━━━ Text provided

Religion: A Viewpoint Diversity Blind Spot?

This piece is available in audio format on our podcast, "Heterodox Out Loud: the best of the HxA blog." Narration begins at 1:10.

Heterodox Academy (HxA) attempts to foster viewpoint diversity on university and college campuses and has defended a number of people — including Amy Wax, Erika and Nicholas Christakis, and Bret Weinstein — who have adopted unpopular yet legitimate opinions (unpopular in the sense that they ran against the grain of many students, professors or even university administrators).

HxA has done a good deal of research spotlighting the lack of political diversity in institutions of higher learning. However, the organization has done far less work analyzing the dearth of religious perspectives within the academy, or emphasizing the value of those perspectives.

That is, while the organization’s membership may be politically diverse, few seem interested in directly challenging, or even problematizing, the prevailing secular mindset of the academy.

Yet, religious commitments are arguably more essential to ideological viewpoint diversity than political affiliation. After all, religious belief is likely to be a more integral part of one’s identity, worldview, and community than politics. For many, religious belief grounds their existence in something higher than politics or even country. Religious students, professors, and administrators do not just hold subjective ideas in their heads – these core commitments help orient every facet other of life. One cannot, therefore, regard those beliefs as something they ought to compartmentalize when approaching research or teaching. Indeed, the impulse to do so is a very recent development.

━━━━━━

▸ **Try it**
Answer these questions from the text on religion and viewpoint diversity:
1. At what time does narration begin in the audio version?
2. Which people has Heterodox Academy defended, according to the text?
3. What has Heterodox Academy's research spotlighted in institutions of higher learning?
The data is not needed for this work.

━━━ Supplied data

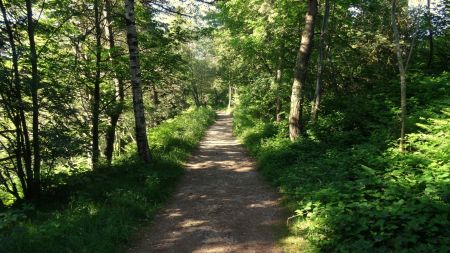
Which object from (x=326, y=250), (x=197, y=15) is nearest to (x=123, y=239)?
(x=326, y=250)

━━━━━━

▸ **Answer to this task**
1. Narration begins at 1:10.
2. Amy Wax, Erika and Nicholas Christakis, and Bret Weinstein.
3. The lack of political diversity.